Anything is possible, though it is highly unlikely. The Canaan Dog breeding community is small and tight-knit. Most breeders place puppies with spay/neuter contract or maintain co-ownership arrangements. So mixes are highly unlikely, but accidents have happened. One of the bonuses of being a small breed, is that the community is made aware of these mismatched matings. Thankfully, the breeders keep us in the loop when this situation occurs. We are aware of a handful of accidental mix breedings and we do take those litters into account when evaluating a dog.

"Will you help a dog that looks and acts like a Canaan Dog?"

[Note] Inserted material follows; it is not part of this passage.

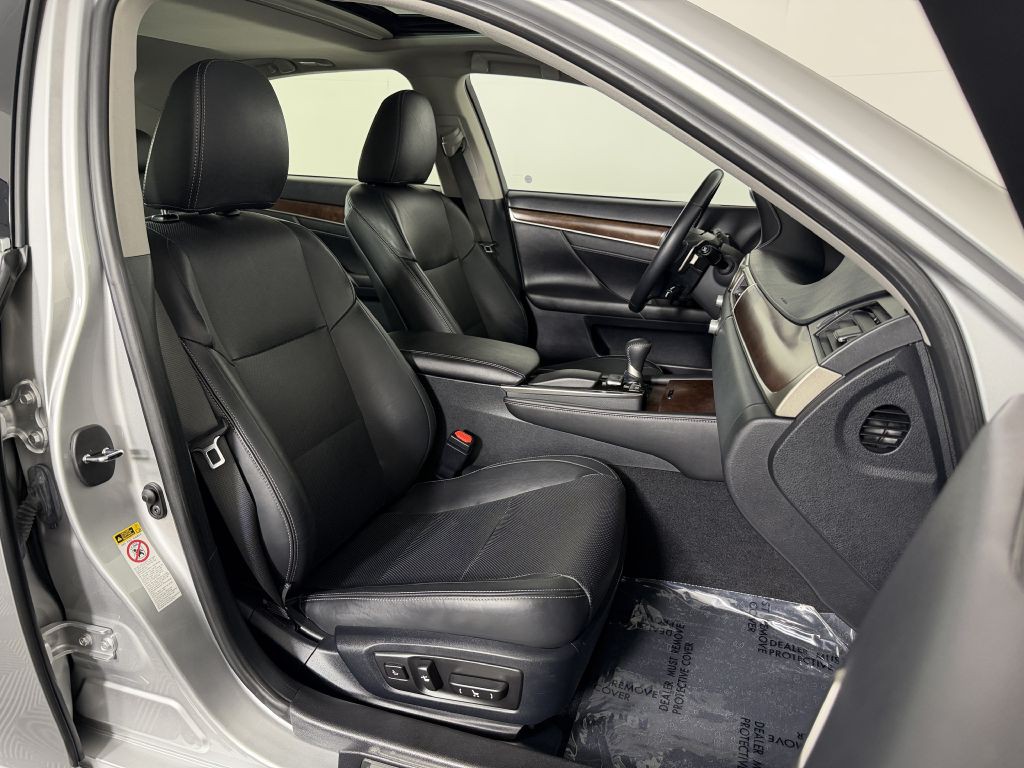 2015 Lexus GS Image 25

Unfortunately we cannot commit resources to helping all the dogs that resemble Canaan Dogs. As we said, Canaan Dogs are a rare breed, which translates into a small community of breed fanciers, which further means that there is a very small group of volunteers working to help Canaan Dogs in need of new homes. Therefore we must limit our scope of assistance to dogs that we know have Canaan Dogs in their heritage. We know this may be disappointing to people who believe they have a Canaan Dog, but its the best we can do. On the positive side this means that anyone looking for a Canaan Dog to adopt can be 100% certain the dog they receive through CDRN is a Canaan Dog.

CANAAN DOG RARITY

"You keep saying the breed is rare and there is a small group of people involved with them. How rare are they?"

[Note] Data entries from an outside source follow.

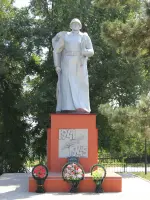 Памятник неизвестному солдату и аллея Славы., Россия, Тамбовская область, Мучкапский район, поселок городского типа Мучкапский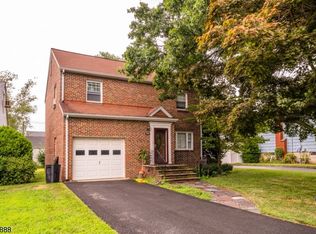 1757 Oak Hill Dr, Union, NJ 07083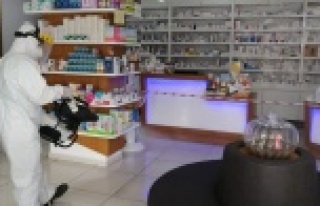 Alanya'da eczaneler dezenfekte edildi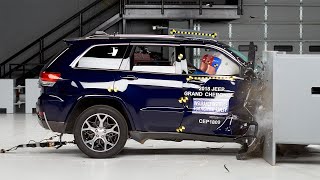 2018 Jeep Grand Cherokee passenger-side small overlap IIHS crash test Jeep Grand Cherokee Safety Rating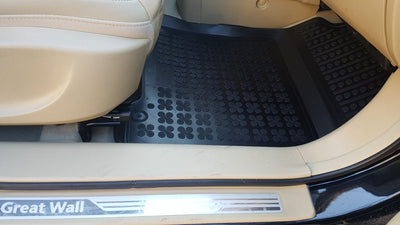Гумени стелки Rezaw-Plast тип леген за Honda CR - V 2012+ / Great Wall H6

There are approximately 1200 (total!) registered in the U.S. This number includes all of the dogs that have passed away since 1997 and all of the spayed/neutered dogs that have been registered. In reality the number contributing to the gene pool is much much lower, with the majority of those living with responsible breeders.

In 2006, Canaan Dogs account for less than .001% of the total dogs registered with the AKC:

870,192 dogs were registered. 66 were Canaan Dogs.